What is particularly encouraging is the increased influence of foreign policy realists, and the corresponding diminution of the ideologically-driven neoconservatives. For whatever reason, in the wake of the 9/11 attacks, the Bush administration fell prey to the temptation to pursue a messianic foreign policy with limitless global ambitions. Those of us who had hoped that Bush would heed the prudent counsel of Colin Powell were disappointed, time and again. Likewise, the influence on policy of Condoleeza Rice, who has strong realist credentials in academia, has been difficult to ascertain. Since her last trip to the Middle East, she has had a very low profile. I do give credit to Bush for earnest perseverance in waging war against our enemies, but he simply did not give adequate consideration to formulating a strategy with objectives tailored to our available resources. That is what realism is all about: achieving a balance in the pursuit of our national interests.
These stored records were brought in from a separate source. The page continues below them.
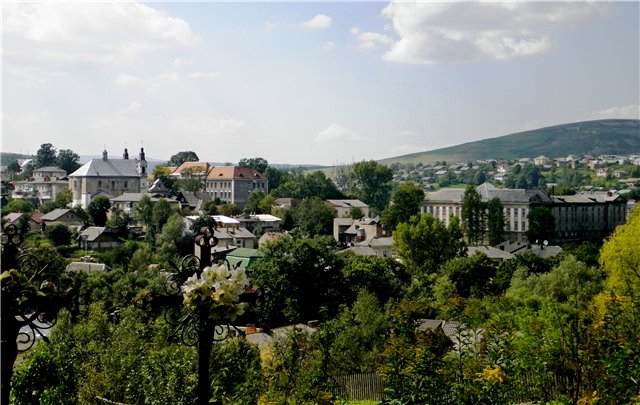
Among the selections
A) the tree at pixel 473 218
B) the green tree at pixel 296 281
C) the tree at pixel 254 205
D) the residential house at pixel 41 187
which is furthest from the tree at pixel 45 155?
the green tree at pixel 296 281

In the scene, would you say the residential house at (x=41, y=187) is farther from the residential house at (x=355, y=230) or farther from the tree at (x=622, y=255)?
the tree at (x=622, y=255)

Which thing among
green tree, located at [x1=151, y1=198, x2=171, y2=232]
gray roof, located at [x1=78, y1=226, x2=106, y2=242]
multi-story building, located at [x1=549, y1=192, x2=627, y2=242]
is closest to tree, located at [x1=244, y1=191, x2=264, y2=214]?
green tree, located at [x1=151, y1=198, x2=171, y2=232]

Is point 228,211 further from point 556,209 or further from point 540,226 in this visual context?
point 556,209

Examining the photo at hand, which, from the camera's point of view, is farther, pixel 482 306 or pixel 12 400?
pixel 482 306

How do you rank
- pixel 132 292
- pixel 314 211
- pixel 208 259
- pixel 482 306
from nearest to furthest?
pixel 208 259 < pixel 482 306 < pixel 132 292 < pixel 314 211

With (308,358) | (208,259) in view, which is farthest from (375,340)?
(208,259)

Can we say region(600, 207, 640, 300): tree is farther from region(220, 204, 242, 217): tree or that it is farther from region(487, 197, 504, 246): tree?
region(220, 204, 242, 217): tree

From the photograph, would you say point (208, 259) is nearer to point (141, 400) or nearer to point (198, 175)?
point (141, 400)
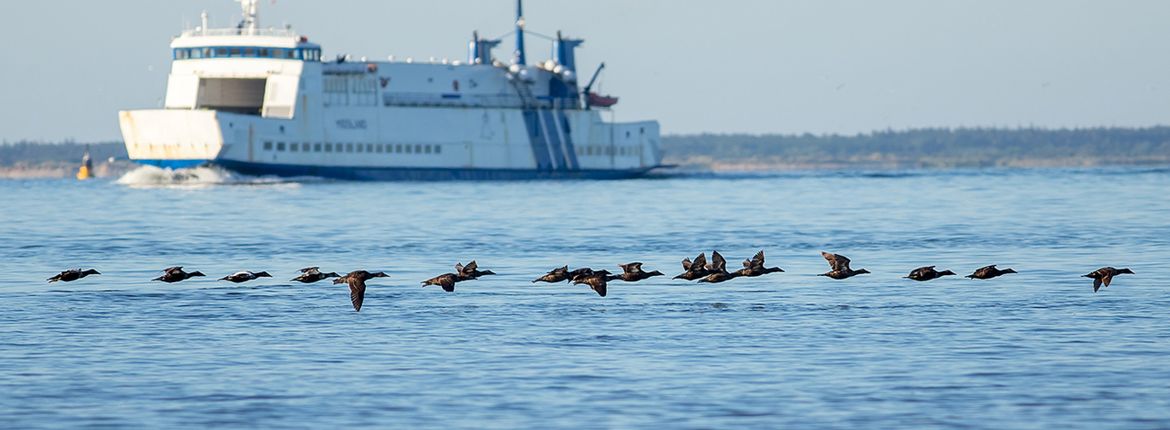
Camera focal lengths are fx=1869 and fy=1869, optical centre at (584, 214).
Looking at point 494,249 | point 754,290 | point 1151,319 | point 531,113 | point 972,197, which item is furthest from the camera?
point 531,113

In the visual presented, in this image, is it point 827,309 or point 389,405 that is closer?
point 389,405

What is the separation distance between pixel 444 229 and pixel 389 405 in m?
39.7

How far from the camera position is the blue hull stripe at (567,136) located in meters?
126

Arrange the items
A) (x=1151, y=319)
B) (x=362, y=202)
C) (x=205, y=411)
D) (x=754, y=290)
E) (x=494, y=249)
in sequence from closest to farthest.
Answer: (x=205, y=411)
(x=1151, y=319)
(x=754, y=290)
(x=494, y=249)
(x=362, y=202)

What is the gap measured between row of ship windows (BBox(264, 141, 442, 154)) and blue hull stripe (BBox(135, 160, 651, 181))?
1052 mm

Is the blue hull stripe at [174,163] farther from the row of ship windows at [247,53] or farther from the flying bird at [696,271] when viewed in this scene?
the flying bird at [696,271]

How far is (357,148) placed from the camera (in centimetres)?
11475

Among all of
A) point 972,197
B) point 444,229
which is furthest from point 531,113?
point 444,229

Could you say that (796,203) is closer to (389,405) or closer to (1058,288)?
(1058,288)

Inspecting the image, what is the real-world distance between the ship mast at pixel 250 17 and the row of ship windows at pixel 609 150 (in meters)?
26.7

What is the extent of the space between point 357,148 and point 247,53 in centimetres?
1009

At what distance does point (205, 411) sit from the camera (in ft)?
65.1

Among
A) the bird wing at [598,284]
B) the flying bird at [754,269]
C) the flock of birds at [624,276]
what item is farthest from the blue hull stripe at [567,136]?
the bird wing at [598,284]

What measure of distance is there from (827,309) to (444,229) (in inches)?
1217
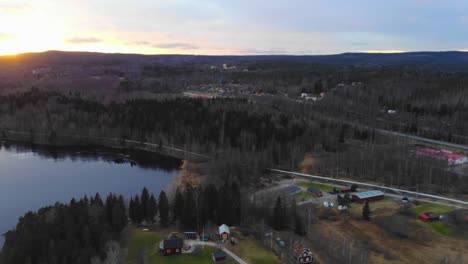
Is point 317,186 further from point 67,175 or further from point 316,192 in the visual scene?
point 67,175

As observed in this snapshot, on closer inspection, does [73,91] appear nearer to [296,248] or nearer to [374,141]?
[374,141]

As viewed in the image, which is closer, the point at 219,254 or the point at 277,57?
the point at 219,254

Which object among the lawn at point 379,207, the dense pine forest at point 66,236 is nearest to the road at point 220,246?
the dense pine forest at point 66,236

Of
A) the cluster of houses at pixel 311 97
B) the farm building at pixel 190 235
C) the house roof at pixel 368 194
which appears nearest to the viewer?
the farm building at pixel 190 235

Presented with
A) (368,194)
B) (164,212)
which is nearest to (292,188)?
(368,194)

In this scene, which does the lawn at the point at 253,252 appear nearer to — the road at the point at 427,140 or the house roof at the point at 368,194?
the house roof at the point at 368,194

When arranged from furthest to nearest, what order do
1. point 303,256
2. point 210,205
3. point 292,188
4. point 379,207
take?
point 292,188, point 379,207, point 210,205, point 303,256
That is where the irony of Sen. John McCain's position stands out so starkly. Considered a moderate in domestic affairs, McCain is among the biggest hawks on Iraq, calling for a substantial increase in the number of troops there. I would agree if I thought such a commitment could be sustained, but after the Democrats take control of Congress in January, the President will be severely hamstrung. Perhaps we can still manage to turn the tables and regain the momentum in Iraq, easing tensions and restoring central government authority. But I think it is more likely that we will achieve only partial success, acquiescing in some kind of partition, so that the end result of the war would be something of a stalemate, as in Korea.
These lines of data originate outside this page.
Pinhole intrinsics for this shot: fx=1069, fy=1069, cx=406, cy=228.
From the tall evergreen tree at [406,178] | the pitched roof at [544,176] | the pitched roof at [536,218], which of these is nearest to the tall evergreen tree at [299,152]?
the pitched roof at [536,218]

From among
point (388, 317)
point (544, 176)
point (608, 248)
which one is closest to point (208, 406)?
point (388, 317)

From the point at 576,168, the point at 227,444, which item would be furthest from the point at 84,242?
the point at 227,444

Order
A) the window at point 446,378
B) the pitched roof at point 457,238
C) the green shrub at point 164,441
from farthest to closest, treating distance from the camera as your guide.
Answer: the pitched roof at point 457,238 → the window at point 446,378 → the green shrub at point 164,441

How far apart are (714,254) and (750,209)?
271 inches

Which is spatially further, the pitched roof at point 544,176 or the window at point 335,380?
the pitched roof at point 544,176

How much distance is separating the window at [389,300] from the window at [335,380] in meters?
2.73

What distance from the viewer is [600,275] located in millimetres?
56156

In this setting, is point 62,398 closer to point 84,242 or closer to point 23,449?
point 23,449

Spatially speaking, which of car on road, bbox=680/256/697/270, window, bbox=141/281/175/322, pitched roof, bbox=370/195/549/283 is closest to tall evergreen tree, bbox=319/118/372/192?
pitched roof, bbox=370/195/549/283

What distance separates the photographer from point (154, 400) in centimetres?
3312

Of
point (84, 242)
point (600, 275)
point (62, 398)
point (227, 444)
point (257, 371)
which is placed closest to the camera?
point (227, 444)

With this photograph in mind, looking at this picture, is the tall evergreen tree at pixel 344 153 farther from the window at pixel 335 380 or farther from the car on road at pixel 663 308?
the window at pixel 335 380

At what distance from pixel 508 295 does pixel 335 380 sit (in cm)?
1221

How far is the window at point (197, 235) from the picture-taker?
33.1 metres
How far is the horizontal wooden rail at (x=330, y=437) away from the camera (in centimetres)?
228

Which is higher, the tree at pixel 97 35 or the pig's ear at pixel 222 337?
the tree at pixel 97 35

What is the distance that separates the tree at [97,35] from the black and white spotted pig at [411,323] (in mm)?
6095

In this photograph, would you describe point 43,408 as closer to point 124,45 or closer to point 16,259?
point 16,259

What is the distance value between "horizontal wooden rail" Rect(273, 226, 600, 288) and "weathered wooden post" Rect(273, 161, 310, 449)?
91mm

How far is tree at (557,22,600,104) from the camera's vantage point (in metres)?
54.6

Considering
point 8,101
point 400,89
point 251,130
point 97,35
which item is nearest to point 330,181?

It is now clear that our armed forces are stretched to the limit in terms of material resources, and last week's election indicates quite clearly that we have reached the psychological limit as well. As I have repeatedly emphasized, this war against those in the Arab-Islamic who have sworn to destroy us is above all a matter of exerting national willpower. Since last Tuesday, that willpower has evidently diminished, though not on the catastrophic scale of the Spanish elections of March 2004. I wish it were not the case, but I see no other way to interpret it. Those patriotic Americans who still hold out hope for a decisive victory must remember that firepower and technology are no substitute for the willingness of Americans to put their lives on the line in defense of our interests and values. We should all refrain from casting aspersions on those who have different opinions in this matter. After all, we are a democratic nation, and we simply must stand united lest our enemies exploit our internal divisions.
We have to remember that, whatever happens in Iraq, the broader war against Arab-Islamic extremism will continue for several more years, and possibly decades. These will be trying times for our soldiers in Iraq, who may start wondering what they are fighting for unless clear, achievable military objectives are articulated for them. President Bush bears an enormous burden in conveying to them a more realistic set of goals. There is also an enormous task facing him on the home front: the President must take special care not to say anything that might inflame passions on either the strongly pro-war or the anti-war sides. Bush must try to persuade moderate anti-war people to ease up on their demands to bring the troops back home immediately, while trying to assuage the fears of pro-war people that scaling back our objectives does not mean we are running up the white flag. Trying to do both at the same time will be his greatest test yet as president.